_Written instruction 1:_ Copy out the Mad Dogs novel article in full, word for word.
start Page excerpt
Mad Dogs
- First edition cover
- Author: Robert Muchamore
- Language: English
- Series: CHERUB
- Genre: Children's, Thriller, Spy novel, Realistic, Young Adult
- Publisher: Hodder and Stoughton
- Publication date: 1 October 2007
- Publication place: United Kingdom
- Media type: Print (paperback)
- Pages: 389 pp
- ISBN: 0-340-91171-9 (first edition, paperback)
- OCLC: 153554768
- Preceded by: The Fall
- Followed by: The Sleepwalker

= Mad Dogs (novel) =

2007 novel by Robert Muchamore

Mad Dogs is the eighth novel in the CHERUB series by Robert Muchamore. In the novel, CHERUB agents infiltrate a violent street gang.

==Plot==
Following the collapse of KMG (Keith Moore's Gang) at the end of Class A, rival drug gangs the Mad Dogs and the Slasher Boys engage in a violent turf war for control of the Luton underworld. Cherubs Gabrielle O'Brien and Michael Hendry are sent to infiltrate the Slasher Boys. While carrying out a drug delivery for DeShawn "Major Dee" Andrews, the leader of the Slasher Boys, Gabrielle's contact is killed by members of rival gang the Runts and Gabrielle is grievously wounded after being stabbed by a Runt.

Meanwhile, James Adams and his new girlfriend Dana Smith are helping on the last few days of basic training as instructors. While there, Ukrainian instructor Yosyp Kazakov is accidentally knocked out when trainee Kevin Sumner throws a smoke canister at him. The seven trainees, realising it will be hours before Dana returns with head instructor George Pike, overpower and bind James. When Dana and Pike return they free James. Pike is unable to fail all the trainees, so they decide to punish Kevin and his friend Ronan Welsh by ordering them to stand to attention holding rifles until dawn. James feels guilty about the severity of the punishment, but Kazakov tells him that "a soldier is only as tough as the person who trains them".
end Page excerpt
start Records
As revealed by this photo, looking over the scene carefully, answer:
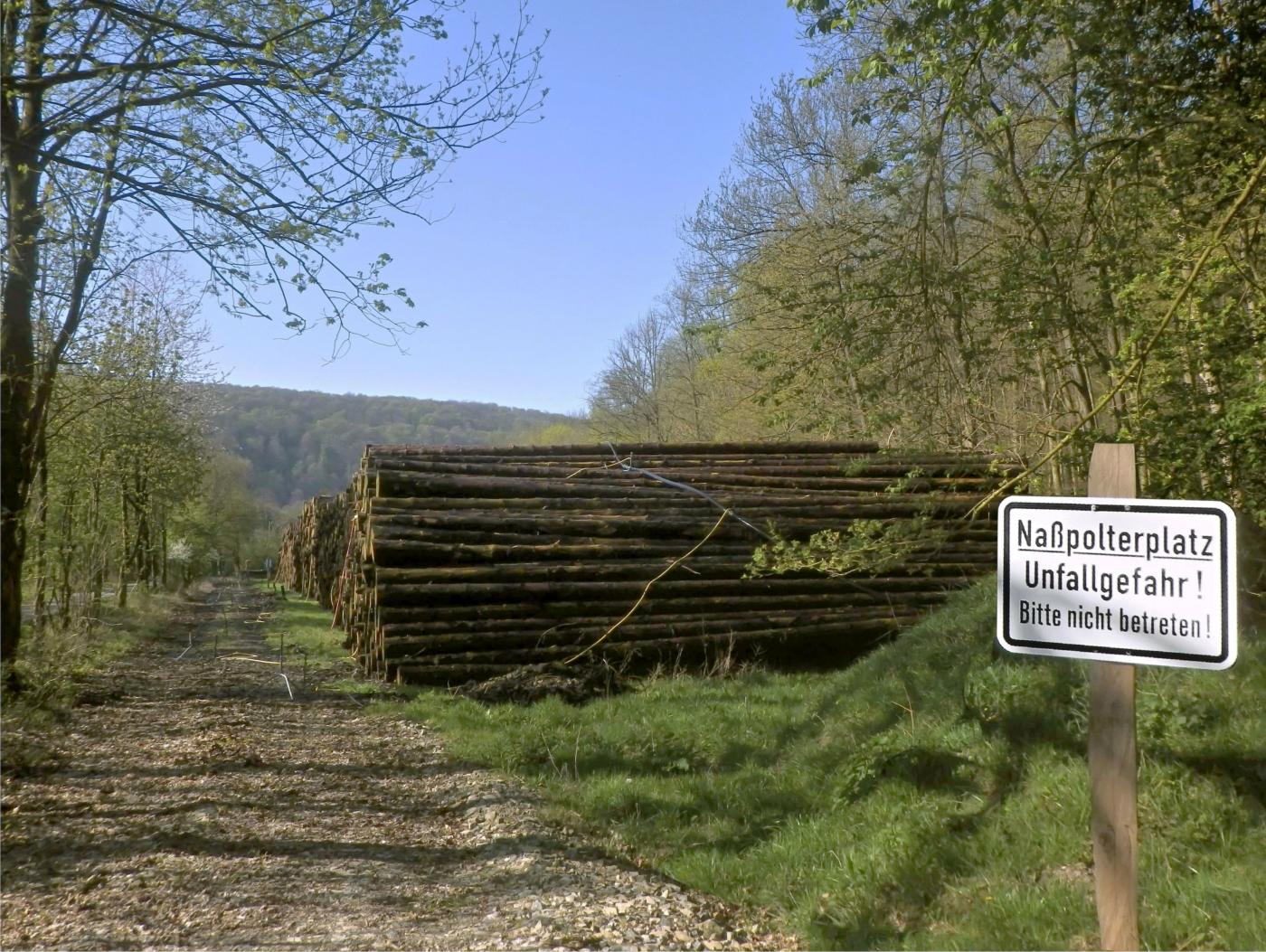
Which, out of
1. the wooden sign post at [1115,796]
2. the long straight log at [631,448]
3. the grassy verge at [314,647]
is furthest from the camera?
the long straight log at [631,448]

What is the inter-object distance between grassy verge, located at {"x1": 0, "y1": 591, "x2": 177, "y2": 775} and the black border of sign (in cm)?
692

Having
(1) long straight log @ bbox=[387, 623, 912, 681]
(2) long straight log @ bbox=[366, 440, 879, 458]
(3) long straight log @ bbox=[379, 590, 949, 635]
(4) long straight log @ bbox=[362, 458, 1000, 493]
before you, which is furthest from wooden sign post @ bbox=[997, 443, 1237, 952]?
(2) long straight log @ bbox=[366, 440, 879, 458]

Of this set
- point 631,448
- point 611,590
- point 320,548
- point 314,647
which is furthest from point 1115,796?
point 320,548

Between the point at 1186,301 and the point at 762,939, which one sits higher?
the point at 1186,301

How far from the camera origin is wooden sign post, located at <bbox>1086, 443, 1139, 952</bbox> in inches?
115

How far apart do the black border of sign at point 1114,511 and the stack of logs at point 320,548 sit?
15914 millimetres

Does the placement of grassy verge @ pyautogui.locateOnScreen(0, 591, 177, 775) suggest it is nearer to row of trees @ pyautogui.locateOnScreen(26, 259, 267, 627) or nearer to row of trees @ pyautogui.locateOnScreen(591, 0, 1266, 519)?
row of trees @ pyautogui.locateOnScreen(26, 259, 267, 627)

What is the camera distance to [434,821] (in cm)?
669

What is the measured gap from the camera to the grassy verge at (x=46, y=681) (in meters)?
7.62

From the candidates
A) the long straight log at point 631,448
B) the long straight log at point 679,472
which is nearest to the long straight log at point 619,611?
the long straight log at point 679,472

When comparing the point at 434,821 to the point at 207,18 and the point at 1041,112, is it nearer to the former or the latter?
the point at 207,18

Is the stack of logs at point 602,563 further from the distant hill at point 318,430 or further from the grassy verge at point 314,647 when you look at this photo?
the distant hill at point 318,430

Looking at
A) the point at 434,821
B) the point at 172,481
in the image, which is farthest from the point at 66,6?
the point at 172,481

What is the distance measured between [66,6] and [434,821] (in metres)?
6.21
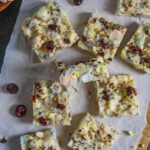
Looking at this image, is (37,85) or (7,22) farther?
(7,22)

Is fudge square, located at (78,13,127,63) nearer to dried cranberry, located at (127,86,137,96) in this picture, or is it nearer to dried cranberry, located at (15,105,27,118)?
dried cranberry, located at (127,86,137,96)

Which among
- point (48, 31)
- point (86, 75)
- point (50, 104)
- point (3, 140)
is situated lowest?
point (3, 140)

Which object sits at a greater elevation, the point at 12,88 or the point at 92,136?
the point at 12,88

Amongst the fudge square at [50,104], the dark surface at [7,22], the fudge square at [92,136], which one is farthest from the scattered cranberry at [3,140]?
the dark surface at [7,22]

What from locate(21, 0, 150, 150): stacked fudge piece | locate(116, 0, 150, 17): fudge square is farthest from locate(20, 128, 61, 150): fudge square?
locate(116, 0, 150, 17): fudge square

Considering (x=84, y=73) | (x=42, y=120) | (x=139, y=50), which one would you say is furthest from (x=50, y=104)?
(x=139, y=50)

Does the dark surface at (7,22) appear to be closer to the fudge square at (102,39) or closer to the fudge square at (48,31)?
the fudge square at (48,31)

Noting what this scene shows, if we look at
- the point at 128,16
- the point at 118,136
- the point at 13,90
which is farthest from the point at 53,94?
the point at 128,16

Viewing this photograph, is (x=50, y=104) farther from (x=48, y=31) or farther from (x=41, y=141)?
(x=48, y=31)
end Records
_Written instruction 2:_ Update the entries from the line containing "Viewing this photograph, is" through the final line of the entries by changing "farther" to "further" and leaving everything else as it is. Return only those lines.

_Exercise output 1:_
Mad Dogs
- First edition cover
- Author: Robert Muchamore
- Language: English
- Series: CHERUB
- Genre: Children's, Thriller, Spy novel, Realistic, Young Adult
- Publisher: Hodder and Stoughton
- Publication date: 1 October 2007
- Publication place: United Kingdom
- Media type: Print (paperback)
- Pages: 389 pp
- ISBN: 0-340-91171-9 (first edition, paperback)
- OCLC: 153554768
- Preceded by: The Fall
- Followed by: The Sleepwalker

= Mad Dogs (novel) =

2007 novel by Robert Muchamore

Mad Dogs is the eighth novel in the CHERUB series by Robert Muchamore. In the novel, CHERUB agents infiltrate a violent street gang.

==Plot==
Following the collapse of KMG (Keith Moore's Gang) at the end of Class A, rival drug gangs the Mad Dogs and the Slasher Boys engage in a violent turf war for control of the Luton underworld. Cherubs Gabrielle O'Brien and Michael Hendry are sent to infiltrate the Slasher Boys. While carrying out a drug delivery for DeShawn "Major Dee" Andrews, the leader of the Slasher Boys, Gabrielle's contact is killed by members of rival gang the Runts and Gabrielle is grievously wounded after being stabbed by a Runt.

Meanwhile, James Adams and his new girlfriend Dana Smith are helping on the last few days of basic training as instructors. While there, Ukrainian instructor Yosyp Kazakov is accidentally knocked out when trainee Kevin Sumner throws a smoke canister at him. The seven trainees, realising it will be hours before Dana returns with head instructor George Pike, overpower and bind James. When Dana and Pike return they free James. Pike is unable to fail all the trainees, so they decide to punish Kevin and his friend Ronan Welsh by ordering them to stand to attention holding rifles until dawn. James feels guilty about the severity of the punishment, but Kazakov tells him that "a soldier is only as tough as the person who trains them".

_Exercise output 2:_
Viewing this photograph, is (x=50, y=104) further from (x=48, y=31) or further from (x=41, y=141)?
(x=48, y=31)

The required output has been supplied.